Instrução dada >>
Troque "landing gear door" por "landing gear cover" nas linhas do material começando na que contém "How far is the vertical" e terminando na que contém "the white swiss cross →", e reproduza essas linhas com todo o resto inalterado.

Material fornecido >>
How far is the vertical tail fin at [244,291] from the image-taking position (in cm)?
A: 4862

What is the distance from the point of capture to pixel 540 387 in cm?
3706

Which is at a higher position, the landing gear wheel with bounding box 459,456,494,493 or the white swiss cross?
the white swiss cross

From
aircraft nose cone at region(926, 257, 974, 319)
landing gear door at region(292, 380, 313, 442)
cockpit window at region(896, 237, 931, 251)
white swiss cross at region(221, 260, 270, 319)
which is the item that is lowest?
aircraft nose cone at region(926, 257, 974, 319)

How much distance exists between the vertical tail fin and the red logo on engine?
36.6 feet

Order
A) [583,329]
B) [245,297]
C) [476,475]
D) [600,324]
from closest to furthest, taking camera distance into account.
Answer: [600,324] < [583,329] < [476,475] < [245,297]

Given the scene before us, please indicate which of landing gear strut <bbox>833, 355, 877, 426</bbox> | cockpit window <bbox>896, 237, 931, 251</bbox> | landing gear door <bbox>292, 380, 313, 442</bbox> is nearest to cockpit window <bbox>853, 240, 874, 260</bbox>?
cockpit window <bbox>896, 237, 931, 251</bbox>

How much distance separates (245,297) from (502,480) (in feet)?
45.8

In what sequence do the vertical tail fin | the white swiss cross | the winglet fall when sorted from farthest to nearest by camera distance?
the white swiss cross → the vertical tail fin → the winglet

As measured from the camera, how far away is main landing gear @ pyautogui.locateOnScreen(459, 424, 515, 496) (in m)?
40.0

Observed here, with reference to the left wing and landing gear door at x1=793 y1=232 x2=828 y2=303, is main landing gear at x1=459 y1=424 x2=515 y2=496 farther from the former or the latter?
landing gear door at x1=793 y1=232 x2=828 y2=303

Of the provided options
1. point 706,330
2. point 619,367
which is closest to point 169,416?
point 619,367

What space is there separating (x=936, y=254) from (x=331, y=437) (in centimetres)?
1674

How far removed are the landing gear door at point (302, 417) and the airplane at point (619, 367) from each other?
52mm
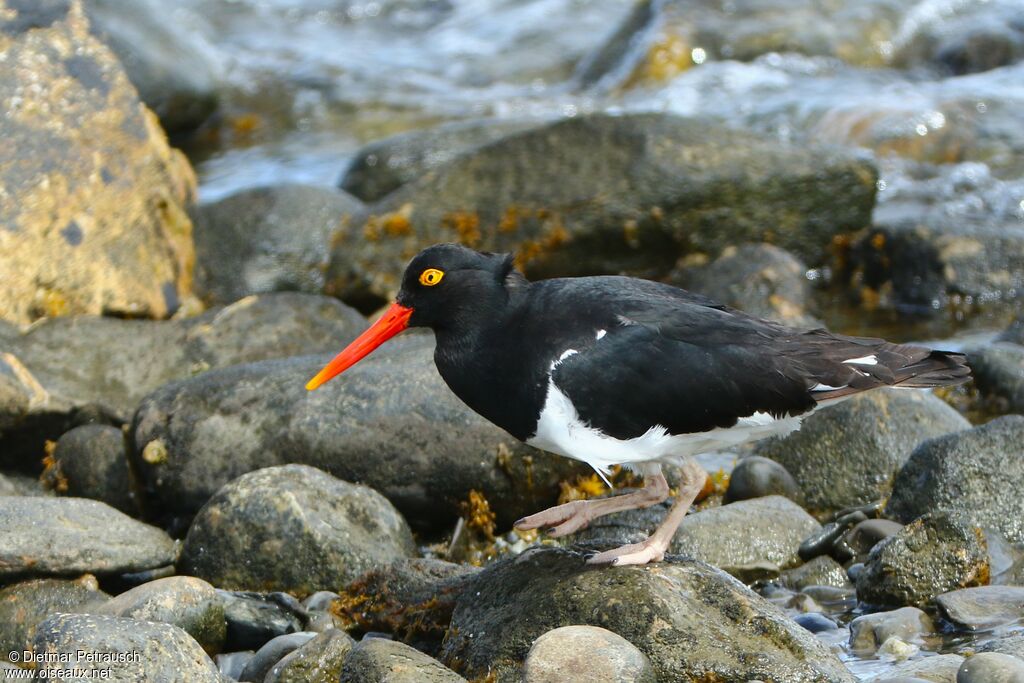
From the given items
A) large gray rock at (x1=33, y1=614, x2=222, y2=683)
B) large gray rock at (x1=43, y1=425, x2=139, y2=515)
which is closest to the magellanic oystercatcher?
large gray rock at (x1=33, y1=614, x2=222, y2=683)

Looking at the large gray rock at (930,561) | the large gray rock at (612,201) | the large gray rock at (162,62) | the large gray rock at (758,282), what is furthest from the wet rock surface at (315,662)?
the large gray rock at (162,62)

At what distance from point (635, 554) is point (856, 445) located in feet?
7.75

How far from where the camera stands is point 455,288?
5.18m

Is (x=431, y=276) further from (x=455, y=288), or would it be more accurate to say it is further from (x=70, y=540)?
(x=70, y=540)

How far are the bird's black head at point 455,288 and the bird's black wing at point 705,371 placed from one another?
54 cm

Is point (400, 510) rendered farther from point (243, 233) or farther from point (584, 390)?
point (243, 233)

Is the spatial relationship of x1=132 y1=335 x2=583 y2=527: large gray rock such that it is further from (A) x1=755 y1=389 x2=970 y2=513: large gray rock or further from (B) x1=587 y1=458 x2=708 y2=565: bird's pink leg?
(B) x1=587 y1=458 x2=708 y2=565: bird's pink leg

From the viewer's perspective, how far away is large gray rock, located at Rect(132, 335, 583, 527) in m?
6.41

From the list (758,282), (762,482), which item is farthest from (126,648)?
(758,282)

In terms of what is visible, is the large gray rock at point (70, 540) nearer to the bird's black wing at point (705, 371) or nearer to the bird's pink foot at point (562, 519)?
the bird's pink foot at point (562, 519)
---
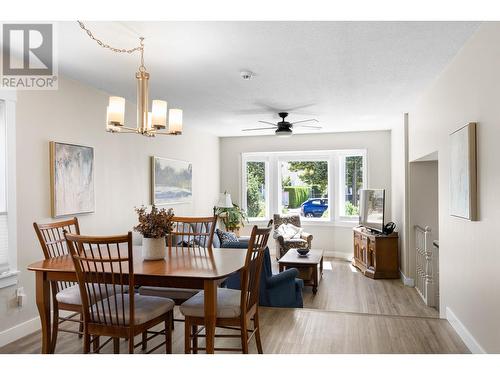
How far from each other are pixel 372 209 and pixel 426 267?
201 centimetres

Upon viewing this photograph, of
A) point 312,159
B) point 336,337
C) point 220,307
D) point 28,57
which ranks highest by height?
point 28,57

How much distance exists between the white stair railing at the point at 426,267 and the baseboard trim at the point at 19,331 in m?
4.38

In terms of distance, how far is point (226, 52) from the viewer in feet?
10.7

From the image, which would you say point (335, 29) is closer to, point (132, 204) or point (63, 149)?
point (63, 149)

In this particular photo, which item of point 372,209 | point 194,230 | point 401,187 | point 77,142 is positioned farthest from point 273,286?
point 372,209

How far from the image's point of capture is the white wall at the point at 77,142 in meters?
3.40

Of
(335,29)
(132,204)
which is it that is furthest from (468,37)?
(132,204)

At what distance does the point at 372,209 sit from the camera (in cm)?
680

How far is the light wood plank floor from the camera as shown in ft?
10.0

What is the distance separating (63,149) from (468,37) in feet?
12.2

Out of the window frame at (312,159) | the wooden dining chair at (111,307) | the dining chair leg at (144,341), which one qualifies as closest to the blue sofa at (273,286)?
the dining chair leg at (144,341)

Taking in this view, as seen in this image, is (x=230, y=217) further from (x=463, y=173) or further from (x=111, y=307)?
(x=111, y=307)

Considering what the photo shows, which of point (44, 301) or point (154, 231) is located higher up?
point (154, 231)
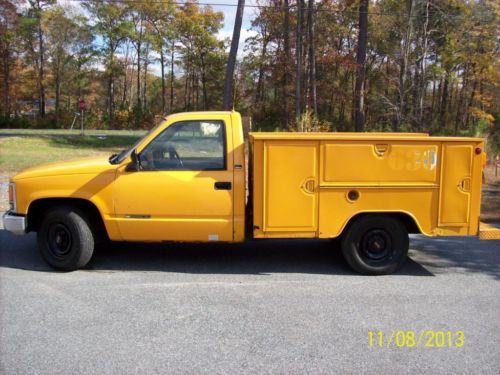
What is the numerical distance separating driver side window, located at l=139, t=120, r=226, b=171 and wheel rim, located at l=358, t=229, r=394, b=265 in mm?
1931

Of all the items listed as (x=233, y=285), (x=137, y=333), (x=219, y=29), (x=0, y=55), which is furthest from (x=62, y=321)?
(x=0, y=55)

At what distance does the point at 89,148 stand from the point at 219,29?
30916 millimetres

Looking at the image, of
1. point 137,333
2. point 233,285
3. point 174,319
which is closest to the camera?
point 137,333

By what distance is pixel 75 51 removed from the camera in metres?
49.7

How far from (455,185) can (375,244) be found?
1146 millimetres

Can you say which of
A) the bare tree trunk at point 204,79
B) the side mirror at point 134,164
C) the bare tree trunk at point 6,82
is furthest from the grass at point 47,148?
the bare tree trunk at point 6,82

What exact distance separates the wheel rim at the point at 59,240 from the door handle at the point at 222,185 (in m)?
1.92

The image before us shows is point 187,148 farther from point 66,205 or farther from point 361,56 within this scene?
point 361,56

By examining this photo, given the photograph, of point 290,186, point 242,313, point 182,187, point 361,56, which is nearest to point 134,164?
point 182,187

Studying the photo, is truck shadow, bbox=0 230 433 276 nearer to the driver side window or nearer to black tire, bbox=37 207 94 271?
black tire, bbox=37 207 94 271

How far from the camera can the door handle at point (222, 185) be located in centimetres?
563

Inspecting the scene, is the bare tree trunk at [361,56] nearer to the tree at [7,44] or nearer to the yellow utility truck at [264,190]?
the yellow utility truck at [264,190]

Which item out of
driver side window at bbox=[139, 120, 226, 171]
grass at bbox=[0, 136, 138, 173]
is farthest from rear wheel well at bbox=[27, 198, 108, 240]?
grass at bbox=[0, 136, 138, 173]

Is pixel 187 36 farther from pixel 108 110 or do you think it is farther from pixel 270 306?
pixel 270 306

Resposta esperada >>
How far is the vertical tail fin at [244,291] from the image-taking position (in cm)?
A: 4862

What is the distance from the point of capture to pixel 540 387 in cm?
3706

Which is at a higher position, the landing gear wheel with bounding box 459,456,494,493 or the white swiss cross?
the white swiss cross

From
aircraft nose cone at region(926, 257, 974, 319)
landing gear cover at region(292, 380, 313, 442)
cockpit window at region(896, 237, 931, 251)
white swiss cross at region(221, 260, 270, 319)
which is the item that is lowest?
aircraft nose cone at region(926, 257, 974, 319)

How much distance exists between the vertical tail fin and the red logo on engine?
36.6 feet

Order
A) [583,329]
B) [245,297]
C) [476,475]
D) [600,324]
from closest to furthest, taking camera distance into account.
Answer: [600,324] < [583,329] < [476,475] < [245,297]

Given the scene before us, please indicate which of landing gear strut <bbox>833, 355, 877, 426</bbox> | cockpit window <bbox>896, 237, 931, 251</bbox> | landing gear cover <bbox>292, 380, 313, 442</bbox> is nearest to cockpit window <bbox>853, 240, 874, 260</bbox>?
cockpit window <bbox>896, 237, 931, 251</bbox>

How much distance separates (245,297) from (502,480) (in feet)?
45.8

In what sequence do the vertical tail fin | the white swiss cross | the winglet fall when sorted from farthest to nearest by camera distance?
the white swiss cross → the vertical tail fin → the winglet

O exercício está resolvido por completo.